In Chicago, Windy City Times ran an opinion piece, by the Rev. Irene Monroe, noting that Rivers’ “style of humor and feminism made her an icon. Rivers’ time, energy, contribution, action and love for the LGBTQ community made her a hero. The self-proclaimed ‘Queen of the Gays’ thanked us every chance she got.”
Monroe also recalled Rivers’ support for same-sex marriage. “In the fight to legalize marriage equality in New York State, Rivers offered her celebrity endorsement, stating, ‘All New Yorkers believe in fairness, that’s why we should support marriage equality. For goodness sakes, come on guys.’ And when New York State legalized same-sex nuptials, Rivers, as an ordained minister in the Universal Life Church, officiated a gay couple’s wedding atop the Empire State Building in 2013.”
In a piece for New York’s Gay City News, David Noh reminded readers of Rivers’ pioneering role for women in comedy.

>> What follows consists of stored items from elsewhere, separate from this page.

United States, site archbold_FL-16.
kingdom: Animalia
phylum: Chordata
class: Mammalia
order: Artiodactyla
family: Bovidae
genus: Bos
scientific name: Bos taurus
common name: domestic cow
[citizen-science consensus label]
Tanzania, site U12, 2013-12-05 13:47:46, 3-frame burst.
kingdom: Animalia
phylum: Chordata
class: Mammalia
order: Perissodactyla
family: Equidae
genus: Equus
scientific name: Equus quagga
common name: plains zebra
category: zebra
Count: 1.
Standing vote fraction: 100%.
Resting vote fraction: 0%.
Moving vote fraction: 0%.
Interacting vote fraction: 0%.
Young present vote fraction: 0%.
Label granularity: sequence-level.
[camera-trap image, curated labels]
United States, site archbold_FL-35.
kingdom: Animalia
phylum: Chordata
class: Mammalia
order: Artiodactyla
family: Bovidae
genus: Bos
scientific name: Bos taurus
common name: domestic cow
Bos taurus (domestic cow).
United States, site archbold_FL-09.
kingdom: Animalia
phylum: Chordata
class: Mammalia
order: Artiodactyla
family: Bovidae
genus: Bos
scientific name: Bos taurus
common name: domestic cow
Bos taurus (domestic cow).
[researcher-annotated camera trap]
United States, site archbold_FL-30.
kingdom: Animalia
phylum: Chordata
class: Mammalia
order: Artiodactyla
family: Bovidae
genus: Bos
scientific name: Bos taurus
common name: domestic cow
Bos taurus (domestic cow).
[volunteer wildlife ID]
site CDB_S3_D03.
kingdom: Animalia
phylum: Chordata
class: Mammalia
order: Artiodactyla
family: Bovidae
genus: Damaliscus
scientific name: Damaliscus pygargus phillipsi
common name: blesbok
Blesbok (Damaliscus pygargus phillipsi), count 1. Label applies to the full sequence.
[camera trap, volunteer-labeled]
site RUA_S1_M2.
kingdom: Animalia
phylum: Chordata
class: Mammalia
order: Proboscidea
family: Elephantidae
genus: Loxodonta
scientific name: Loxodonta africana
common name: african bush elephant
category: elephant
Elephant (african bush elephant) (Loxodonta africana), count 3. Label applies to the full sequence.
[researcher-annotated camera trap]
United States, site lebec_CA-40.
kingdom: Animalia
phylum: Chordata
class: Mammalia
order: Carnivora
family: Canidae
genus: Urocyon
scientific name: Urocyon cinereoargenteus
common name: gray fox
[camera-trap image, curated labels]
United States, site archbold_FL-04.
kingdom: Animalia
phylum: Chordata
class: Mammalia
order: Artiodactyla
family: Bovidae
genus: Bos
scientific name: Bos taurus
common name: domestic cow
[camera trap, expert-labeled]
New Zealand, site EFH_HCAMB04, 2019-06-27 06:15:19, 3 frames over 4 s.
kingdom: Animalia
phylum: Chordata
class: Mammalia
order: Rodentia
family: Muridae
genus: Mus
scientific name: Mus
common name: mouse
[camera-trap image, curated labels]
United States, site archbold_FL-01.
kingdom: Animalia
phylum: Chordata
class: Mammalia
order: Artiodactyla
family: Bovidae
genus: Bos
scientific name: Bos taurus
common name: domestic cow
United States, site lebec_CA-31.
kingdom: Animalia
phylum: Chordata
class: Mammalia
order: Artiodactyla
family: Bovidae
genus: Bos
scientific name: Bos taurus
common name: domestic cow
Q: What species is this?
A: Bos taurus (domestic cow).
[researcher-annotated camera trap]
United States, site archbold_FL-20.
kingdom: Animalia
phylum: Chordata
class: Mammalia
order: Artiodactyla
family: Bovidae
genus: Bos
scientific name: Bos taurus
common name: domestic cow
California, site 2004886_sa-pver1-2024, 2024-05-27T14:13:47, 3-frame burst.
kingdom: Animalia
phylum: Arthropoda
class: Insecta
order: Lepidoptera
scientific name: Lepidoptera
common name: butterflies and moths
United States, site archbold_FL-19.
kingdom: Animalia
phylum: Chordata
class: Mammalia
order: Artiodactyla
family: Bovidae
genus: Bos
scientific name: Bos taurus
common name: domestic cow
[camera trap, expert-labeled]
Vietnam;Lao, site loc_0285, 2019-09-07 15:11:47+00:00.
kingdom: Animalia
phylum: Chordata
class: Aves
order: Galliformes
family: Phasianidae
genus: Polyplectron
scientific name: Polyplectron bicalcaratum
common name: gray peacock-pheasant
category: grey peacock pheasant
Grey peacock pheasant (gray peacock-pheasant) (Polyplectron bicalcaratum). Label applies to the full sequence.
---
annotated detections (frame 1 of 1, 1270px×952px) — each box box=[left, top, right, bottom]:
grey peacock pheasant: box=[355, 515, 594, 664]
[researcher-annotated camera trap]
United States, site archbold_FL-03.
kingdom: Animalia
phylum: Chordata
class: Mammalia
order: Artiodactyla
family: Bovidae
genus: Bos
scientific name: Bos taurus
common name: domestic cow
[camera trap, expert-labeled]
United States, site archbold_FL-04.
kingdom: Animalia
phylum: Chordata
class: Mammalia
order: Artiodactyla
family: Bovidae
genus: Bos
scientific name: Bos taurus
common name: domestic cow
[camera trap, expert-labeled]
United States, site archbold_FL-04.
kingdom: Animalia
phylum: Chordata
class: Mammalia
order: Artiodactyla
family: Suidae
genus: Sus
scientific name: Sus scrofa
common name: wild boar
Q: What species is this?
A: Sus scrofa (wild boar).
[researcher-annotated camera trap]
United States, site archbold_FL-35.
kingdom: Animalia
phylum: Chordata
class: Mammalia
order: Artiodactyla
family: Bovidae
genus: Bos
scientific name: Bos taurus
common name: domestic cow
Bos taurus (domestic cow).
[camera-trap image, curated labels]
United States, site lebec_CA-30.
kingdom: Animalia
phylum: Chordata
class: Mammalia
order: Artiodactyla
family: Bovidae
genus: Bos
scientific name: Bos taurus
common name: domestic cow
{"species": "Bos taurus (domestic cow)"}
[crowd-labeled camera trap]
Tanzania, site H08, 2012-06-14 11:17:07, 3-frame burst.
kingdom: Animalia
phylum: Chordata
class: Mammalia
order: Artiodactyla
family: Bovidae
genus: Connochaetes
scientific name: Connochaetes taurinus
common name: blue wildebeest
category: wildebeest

“Offensive to some, adored by many, there is no denying that she broke ground in the stand-up comedy field, traditionally a boys’ club, where her indefatigable drive, professionalism and comic chops gained her the respect of everyone in the business,” he wrote. “In later years, she was looked up to as a true pioneer by younger funny women including Rosie O’Donnell, Kathy Griffin and Sarah Silverman.”
And in San Francisco’s Bay Area Reporter, Victoria A. Brownworth provided more details of Rivers’ early support for people living with AIDS.
“In the 1980s, Rivers would be one of the first celebrities to speak out for people with AIDS, and to support efforts on their behalf,” Brownworth wrote. “She saved lives in the years when no one would touch a PWA, let alone help them, by supporting the founding of an agency that provided meals for people with AIDS in New York City, God’s Love We Deliver. Rivers volunteered for the agency for more than 25 years, and had been on the board since 1994. She brought her grandson Cooper every Thanksgiving when he visited to work in the kitchen with her.”
Writing for the Washington Blade, Kathi Wolfe noted that it was “not surprising that Rivers’ funeral was the gayest (in all senses of the word) ever: from the Gay Men’s Chorus singing ‘There’s Nothing Like a Dame’ to speakers telling ribald stories to Joan Rivers impersonators standing outside on the sidewalk.”
And yet, “While often controversial, she distributed her insults on an equal opportunity basis,” wrote Mallorie De Riggi for The Seattle Lesbian. “She was noted for being a strong ally for the LGBT community despite sometimes making offensive jokes in the process. In the end, it was all done for entertainment and laughs.”
For Seattle Lesbian publisher Sarah Toce, generosity stands out among Rivers’ enduring traits. “Despite her oftentimes brash, unapologetic, demeaning tone regarding the LGBT community, Joan Rivers was a beloved gay icon,” said Toce. “Part of her charm was her candor — her sensationalizing, her gravitas, vim and vigor. She was eccentric, loyal, outspoken and, above all, generous. She championed the effort to cure HIV/AIDS and was a staunch supporter of the arts, civil rights and humanitarian causes.”